Using Data to Write Better Questions

Concurrent Session 6

Session Materials

Brief Abstract

This presentation will show how to use data, in the form of Item Discrimination (ID), to create fairer—and ultimately better—multiple-choice questions. The audience will come away not only knowing the importance of ID but also having a specific tool they can use when creating their own multiple-choice questions.
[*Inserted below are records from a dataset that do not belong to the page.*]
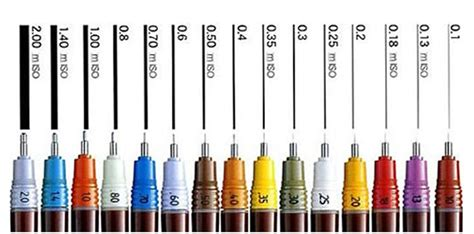 Drawing Markers by Products Craft Materials Stationery Office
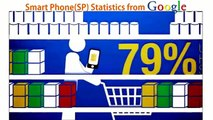 Don't Miss the Mobile Movement - Mobile Commerce - Google + Sherlock Nation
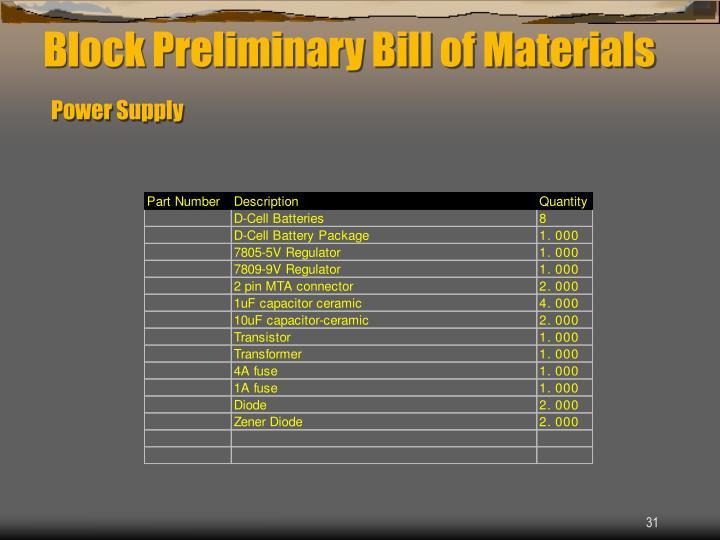 Block Preliminary Bill of Materials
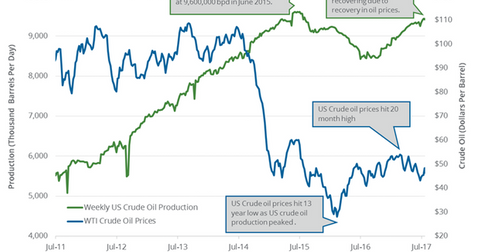 uploads/2017/08/US-weekly-crude-oil-production-1.png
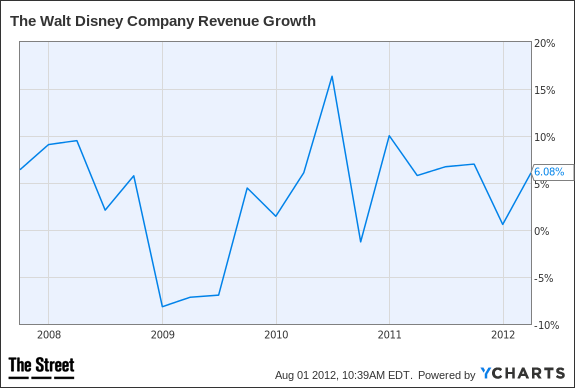 DIS Revenue Growth Chart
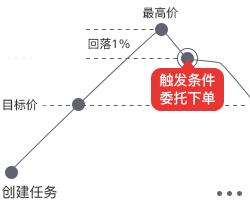 4月8号机智股票自动交易软件的功能讲解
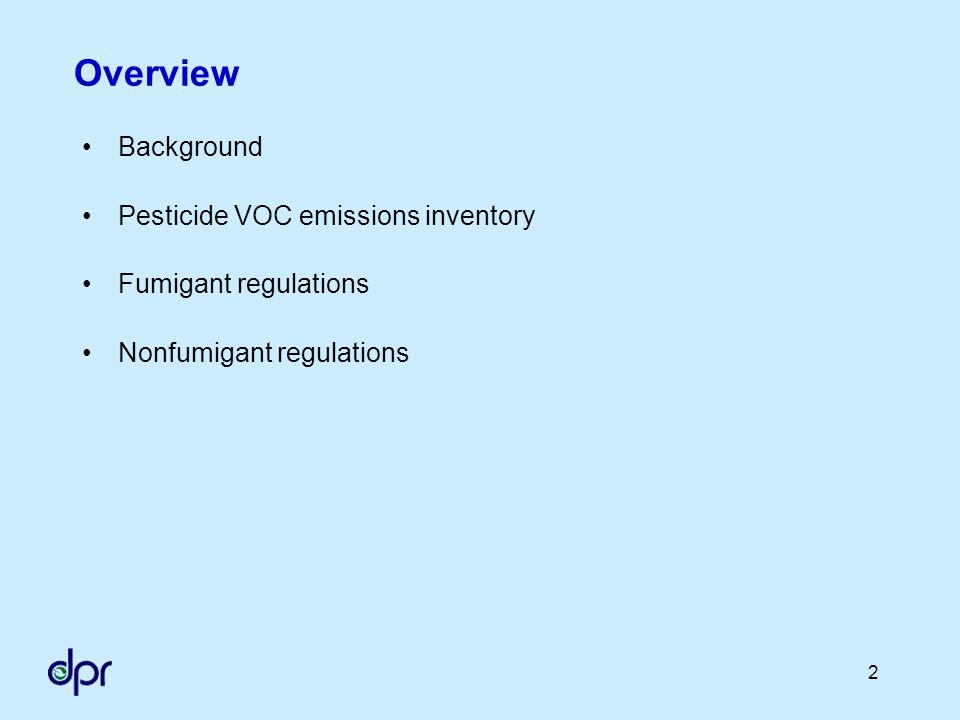 2 Overview Background Pesticide VOC emissions inventory Fumigant regulations Nonfumigant regulations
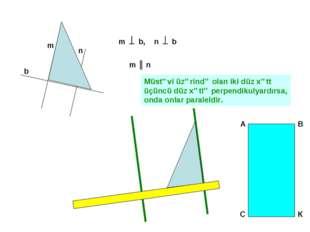 b m n m ║ n Müstəvi üzərində olan iki düz xətt üçüncü düz xətlə perpendikulya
Chris Lele is the GRE and SAT Curriculum Manager (and vocabulary wizard) at Magoosh Online Test Prep. In his time at Magoosh, he has inspired countless students across the globe, turning what is otherwise a daunting experience into an opportunity for learning, growth, and fun. Some of his students have even gone on to get near perfect scores. Chris is also very popular on the internet. His GRE channel on YouTube has over 10 million views.
After 20 years of teaching high school math and science, I started at Magoosh. My title is GMAT Curriculum Manager. I record videos, write blogs, and create questions & explanations for our students. I am also a long term meditation practitioner and I run a meditation center in Berkeley, where I lead a weekly sangha. My dharma talks are posted at

Extended Abstract

At Magoosh, we have spent years perfecting our in-house test prep questions. One might imagine us endlessly discussing the nuances of a question, tinkering and re-tinkering, and discussing yet some more, until we finally get it right. While we do discuss and tinker quite a bit, this overlooks perhaps the single biggest contributor to the question creation process: data.

When your content is delivered through books and in-person classes, hard data can be difficult to come by. But teaching online by its very nature generates data, and that data can be put to good use to improve the questions you ask students. At Magoosh, we’ve been able to use the data our growing student base generates to help us write good questions. What I mean by “good” isn’t that a multiple-choice question wasn’t cleverly devised (though hopefully a few were) but that question is one strong students answer correctly for the right reasons and less strong students miss because the question is legitimately difficult. By contrast, a poor question is one that strong students miss because of potential misinterpretation, and one that weak students answer correctly for the wrong reasons. In other words, the “right” answer was either debatable or one of the “wrong” answers was debatably correct (or a mixture thereof.)  

To ensure that a multiple-choice question is valid, we use a metric called Item Discrimination (ID). Item discrimination is the correlation between the performance of students on the whole and their performance on an individual question. In practice, we figure out what percent of “high scoring students” (the top third of students) answers a specific question correctly and what percent of “low scoring students” (the bottom third) answers this same question correctly. If both 50% of “high scoring students” answer the question correctly and 50% of the “low scoring students” answer the question correctly, the question fails to discriminate between these two groups, hence the word “discrimination” (“item” is test prep speak for a question.)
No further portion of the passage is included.